>> Start GIVEN TEXT

In real life, similarly, a plan is never ironclad. Having fewer people depending on me than my parents do gives me more control as I organise, but with our little Obie cat, we do depend on house sitters. And just this morning, at 5 a.m., our April sitter messaged that she’s been injured and can’t drive or walk. Or housesit.

So, less than 24 hours before I have to be at the airport, I’m reviewing the situation. Was it a mistake to put something “in the plan?”

How far ahead do you manage to plan things, and does it ever fully work out?

Stretching the Span

This Week’s Bit of String: A stand-up concert

On Thursday, we ventured to Bristol for a concert. Out on a schoolnight! Our future daughter-in-law recommended Leith Ross, a Canadian alternative, folk-tinged singer to me and I’d enjoyed her latest album, I Can See the Future.

My husband and I were older than most of the crowd. The enthusiastic audience of two or three hundred were mainly dressed in a fusion of Bohemian and grunge, probably in their early twenties. Unlike them, we weren’t used to gigs where you gather together standing on the floor. We’ve only attended concerts and shows in theatres before.

Trinity Church

The format presented a little challenge for rather little me. I’m only 5’2. It kept me busy though, shifting so I could see. I do a lot of walking, and my job often has me running around, but standing is different. My feet felt lumpy after a while, as if I couldn’t press them flat to the earth, as if the bones had been scrambled into the wrong places.

Luckily, the great music distracted me, and the vibes in Trinity church were excellent. I kept observing my fellow music fans lit by the stage’s residual glow. All these young people stood watching, listening, reflecting, maybe holding a loved one or swaying, rarely looking at their phones.

Impressive, really. I’m not brilliant at stopping to absorb. My mind races with to-do lists, and in fact I did some mental planning for this post.

Curiosity Vs. Distraction

The concert fell on World Book Day. At school, registration groups decorated doors like book covers in spectacular displays. For the first few minutes of each lesson, teachers were supposed to read out a section of Shirley Jackson’s “The Lottery,” building to its shocking finish during the last lesson.

A good idea, but it seemed students in my lessons, even in top sets, weren’t paying attention. Hardly any discussion sprang up. The lack of curiosity and engagement astounded me.

I did take a pause last week to play Pooh-sticks and admire this twisty trunk on a sunny day.

Apparently, though, the most negative feedback the Literacy Coordinator received over the short story was from a teacher who said: “The students had a lot of questions after. It would be better if the literacy task didn’t require follow-up.”

Really? For just one day of the year, couldn’t we dispense with rote, frantic study for exams and engage in some curiosity?

Some see inquisitiveness as a deficit in attention; a propensity for distraction. But it’s actually a sign of engagement. It just might be an engagement which doesn’t fully align with others’ plans.

Anyway, after my worries about our students apathy to books and stories, I felt reassured to see the young people at the concert engaging and responding.

Limits and Deficits

There’s probably more I could learn from them. This last month, in addition to writing in my novel, editing the last one, and critiquing other writers’ work, I’ve been crafting a gothic short story for a competition. It’s been particularly challenging to coalesce my ideas with enough suspense in less than 1000 words. I rewrote it three times before even finishing a single draft.

>> End GIVEN TEXT
>> Start DATASET

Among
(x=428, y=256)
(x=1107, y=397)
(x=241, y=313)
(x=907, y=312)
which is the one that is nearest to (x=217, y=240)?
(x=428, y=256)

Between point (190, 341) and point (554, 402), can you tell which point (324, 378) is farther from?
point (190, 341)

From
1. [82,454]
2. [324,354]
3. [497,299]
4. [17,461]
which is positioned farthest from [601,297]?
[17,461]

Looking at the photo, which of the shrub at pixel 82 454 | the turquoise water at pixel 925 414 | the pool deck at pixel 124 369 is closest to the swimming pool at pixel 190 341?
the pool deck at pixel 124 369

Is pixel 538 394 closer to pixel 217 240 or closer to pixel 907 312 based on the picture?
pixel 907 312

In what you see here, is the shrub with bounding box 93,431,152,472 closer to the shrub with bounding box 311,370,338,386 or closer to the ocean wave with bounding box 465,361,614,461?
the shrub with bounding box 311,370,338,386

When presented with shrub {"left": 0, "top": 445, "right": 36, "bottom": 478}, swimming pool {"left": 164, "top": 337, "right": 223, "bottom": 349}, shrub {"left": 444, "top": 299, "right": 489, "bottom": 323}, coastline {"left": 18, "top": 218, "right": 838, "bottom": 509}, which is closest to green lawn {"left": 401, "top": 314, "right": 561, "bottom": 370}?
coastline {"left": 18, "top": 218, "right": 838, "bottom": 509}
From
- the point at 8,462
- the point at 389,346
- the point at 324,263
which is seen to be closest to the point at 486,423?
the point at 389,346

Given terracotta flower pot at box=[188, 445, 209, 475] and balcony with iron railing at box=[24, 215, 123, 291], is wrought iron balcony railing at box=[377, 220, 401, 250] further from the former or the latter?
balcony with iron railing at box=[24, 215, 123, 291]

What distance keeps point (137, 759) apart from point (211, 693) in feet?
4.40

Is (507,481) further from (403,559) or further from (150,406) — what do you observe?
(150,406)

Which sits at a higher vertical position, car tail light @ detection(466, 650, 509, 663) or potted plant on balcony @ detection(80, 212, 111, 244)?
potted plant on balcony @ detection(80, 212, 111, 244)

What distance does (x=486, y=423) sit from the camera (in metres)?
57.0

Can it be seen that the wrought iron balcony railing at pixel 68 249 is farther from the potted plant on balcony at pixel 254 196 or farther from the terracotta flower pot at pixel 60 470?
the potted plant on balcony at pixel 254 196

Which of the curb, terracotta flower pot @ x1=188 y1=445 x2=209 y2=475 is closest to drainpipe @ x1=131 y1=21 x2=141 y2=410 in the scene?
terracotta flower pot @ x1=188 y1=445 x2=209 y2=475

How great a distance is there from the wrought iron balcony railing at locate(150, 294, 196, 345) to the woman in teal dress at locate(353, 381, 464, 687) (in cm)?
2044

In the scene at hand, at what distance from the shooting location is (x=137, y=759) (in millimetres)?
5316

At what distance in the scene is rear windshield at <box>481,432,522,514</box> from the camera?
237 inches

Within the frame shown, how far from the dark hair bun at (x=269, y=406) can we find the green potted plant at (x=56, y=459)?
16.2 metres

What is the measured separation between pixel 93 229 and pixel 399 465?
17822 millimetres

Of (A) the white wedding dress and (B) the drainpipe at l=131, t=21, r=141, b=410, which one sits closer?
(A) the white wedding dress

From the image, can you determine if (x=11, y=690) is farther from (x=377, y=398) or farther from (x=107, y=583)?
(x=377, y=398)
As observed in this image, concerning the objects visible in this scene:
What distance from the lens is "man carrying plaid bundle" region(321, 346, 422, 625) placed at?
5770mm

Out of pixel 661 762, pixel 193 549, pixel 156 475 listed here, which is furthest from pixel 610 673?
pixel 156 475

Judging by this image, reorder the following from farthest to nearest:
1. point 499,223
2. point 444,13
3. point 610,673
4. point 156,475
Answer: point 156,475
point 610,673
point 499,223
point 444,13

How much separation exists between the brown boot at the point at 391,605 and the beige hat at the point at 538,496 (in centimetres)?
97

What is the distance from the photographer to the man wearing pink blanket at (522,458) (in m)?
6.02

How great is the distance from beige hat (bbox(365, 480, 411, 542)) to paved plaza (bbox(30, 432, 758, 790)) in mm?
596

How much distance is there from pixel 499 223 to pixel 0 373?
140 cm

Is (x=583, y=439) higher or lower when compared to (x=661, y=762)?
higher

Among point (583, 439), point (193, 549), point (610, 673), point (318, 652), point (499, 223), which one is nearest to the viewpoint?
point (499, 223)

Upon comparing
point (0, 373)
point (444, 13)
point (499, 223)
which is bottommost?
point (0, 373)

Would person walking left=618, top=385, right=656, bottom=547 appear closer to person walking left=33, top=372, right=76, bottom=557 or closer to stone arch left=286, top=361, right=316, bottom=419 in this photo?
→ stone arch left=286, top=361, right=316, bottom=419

>> End DATASET

#### [REQUIRED WORK]
Reproduce the blog post word for word, starting at "This Week’s Bit" and ending at "in theatres before.". The rows stand apart from the blog post and are separate material.

#### [EXPECTED ANSWER]
This Week’s Bit of String: A stand-up concert

On Thursday, we ventured to Bristol for a concert. Out on a schoolnight! Our future daughter-in-law recommended Leith Ross, a Canadian alternative, folk-tinged singer to me and I’d enjoyed her latest album, I Can See the Future.

My husband and I were older than most of the crowd. The enthusiastic audience of two or three hundred were mainly dressed in a fusion of Bohemian and grunge, probably in their early twenties. Unlike them, we weren’t used to gigs where you gather together standing on the floor. We’ve only attended concerts and shows in theatres before.